━━ Records shown ━━

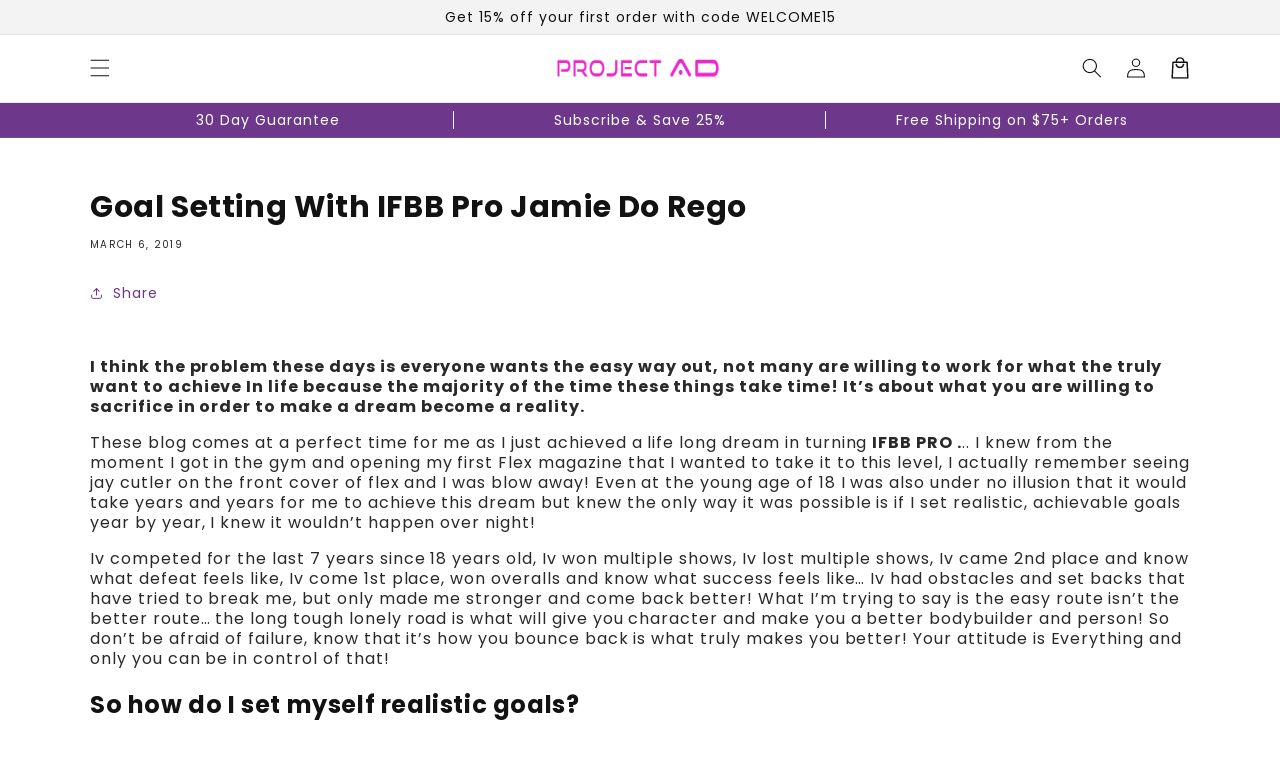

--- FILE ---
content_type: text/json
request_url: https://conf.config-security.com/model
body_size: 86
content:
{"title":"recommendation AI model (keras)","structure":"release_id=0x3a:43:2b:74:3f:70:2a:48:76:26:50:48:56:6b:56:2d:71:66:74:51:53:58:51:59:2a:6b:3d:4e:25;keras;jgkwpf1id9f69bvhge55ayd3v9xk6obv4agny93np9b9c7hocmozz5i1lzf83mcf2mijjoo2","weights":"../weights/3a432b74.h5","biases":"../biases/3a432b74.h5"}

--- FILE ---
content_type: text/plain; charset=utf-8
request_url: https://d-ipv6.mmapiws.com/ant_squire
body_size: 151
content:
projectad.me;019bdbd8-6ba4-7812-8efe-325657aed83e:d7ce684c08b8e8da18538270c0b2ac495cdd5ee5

━━━
━━ Records shown ━━

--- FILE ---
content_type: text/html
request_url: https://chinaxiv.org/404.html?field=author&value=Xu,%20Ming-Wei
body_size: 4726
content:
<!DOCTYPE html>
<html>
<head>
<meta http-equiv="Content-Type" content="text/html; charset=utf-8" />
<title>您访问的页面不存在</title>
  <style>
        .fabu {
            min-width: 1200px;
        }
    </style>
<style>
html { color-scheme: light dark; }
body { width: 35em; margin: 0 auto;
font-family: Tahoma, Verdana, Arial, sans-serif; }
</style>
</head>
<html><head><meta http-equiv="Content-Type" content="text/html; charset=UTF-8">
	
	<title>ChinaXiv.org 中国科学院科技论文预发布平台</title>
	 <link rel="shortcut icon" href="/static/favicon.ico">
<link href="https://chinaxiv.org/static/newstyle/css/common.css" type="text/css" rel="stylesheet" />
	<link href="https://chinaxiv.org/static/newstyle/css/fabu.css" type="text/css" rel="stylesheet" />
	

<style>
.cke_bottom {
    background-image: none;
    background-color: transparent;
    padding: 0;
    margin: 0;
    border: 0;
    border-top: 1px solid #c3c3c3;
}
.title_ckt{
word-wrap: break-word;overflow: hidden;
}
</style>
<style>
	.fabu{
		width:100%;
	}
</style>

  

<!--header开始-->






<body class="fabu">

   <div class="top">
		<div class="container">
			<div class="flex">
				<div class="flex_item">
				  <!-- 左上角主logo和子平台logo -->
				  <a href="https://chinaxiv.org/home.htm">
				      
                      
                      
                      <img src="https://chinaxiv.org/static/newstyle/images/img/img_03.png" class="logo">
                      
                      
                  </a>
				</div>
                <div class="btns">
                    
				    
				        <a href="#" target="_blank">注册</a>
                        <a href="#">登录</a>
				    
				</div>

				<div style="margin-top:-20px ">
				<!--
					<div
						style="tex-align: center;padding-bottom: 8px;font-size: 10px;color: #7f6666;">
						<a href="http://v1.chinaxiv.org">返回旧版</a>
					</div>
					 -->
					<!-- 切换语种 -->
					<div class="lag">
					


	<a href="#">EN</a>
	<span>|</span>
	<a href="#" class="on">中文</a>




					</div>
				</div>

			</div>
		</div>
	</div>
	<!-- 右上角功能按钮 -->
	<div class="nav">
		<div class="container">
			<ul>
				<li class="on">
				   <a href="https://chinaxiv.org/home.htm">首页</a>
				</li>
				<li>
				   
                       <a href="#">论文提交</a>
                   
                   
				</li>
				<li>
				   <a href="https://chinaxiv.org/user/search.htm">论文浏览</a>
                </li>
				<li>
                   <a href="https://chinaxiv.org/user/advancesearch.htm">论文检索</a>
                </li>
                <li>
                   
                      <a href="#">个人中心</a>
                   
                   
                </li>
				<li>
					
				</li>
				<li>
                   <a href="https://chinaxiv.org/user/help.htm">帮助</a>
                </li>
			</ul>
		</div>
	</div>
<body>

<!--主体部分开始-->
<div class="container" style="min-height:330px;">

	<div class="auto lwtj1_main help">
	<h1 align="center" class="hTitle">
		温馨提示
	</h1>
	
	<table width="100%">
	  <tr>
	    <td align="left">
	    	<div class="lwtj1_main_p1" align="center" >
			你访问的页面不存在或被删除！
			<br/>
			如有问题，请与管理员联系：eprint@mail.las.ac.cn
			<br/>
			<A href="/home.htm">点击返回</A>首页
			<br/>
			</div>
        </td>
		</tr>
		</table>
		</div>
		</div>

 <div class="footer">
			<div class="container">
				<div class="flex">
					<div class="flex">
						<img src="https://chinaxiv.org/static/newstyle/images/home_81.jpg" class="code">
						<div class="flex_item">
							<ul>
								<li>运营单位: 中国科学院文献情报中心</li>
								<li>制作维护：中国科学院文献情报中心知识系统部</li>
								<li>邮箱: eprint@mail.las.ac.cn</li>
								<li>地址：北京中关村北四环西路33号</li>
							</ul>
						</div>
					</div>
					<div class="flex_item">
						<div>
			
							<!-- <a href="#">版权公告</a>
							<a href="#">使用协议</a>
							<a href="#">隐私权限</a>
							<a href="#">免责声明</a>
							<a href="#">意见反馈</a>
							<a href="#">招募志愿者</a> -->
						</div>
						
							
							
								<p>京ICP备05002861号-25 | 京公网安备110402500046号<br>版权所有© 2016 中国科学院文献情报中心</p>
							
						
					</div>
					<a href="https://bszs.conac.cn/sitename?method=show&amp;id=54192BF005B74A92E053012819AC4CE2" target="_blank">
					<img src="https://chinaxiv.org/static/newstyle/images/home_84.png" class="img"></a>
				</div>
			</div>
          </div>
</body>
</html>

━━━

In the records above, find each line that holds the word "stylesheet"; copy all such lines.

<link href="https://chinaxiv.org/static/newstyle/css/common.css" type="text/css" rel="stylesheet" />
	<link href="https://chinaxiv.org/static/newstyle/css/fabu.css" type="text/css" rel="stylesheet" />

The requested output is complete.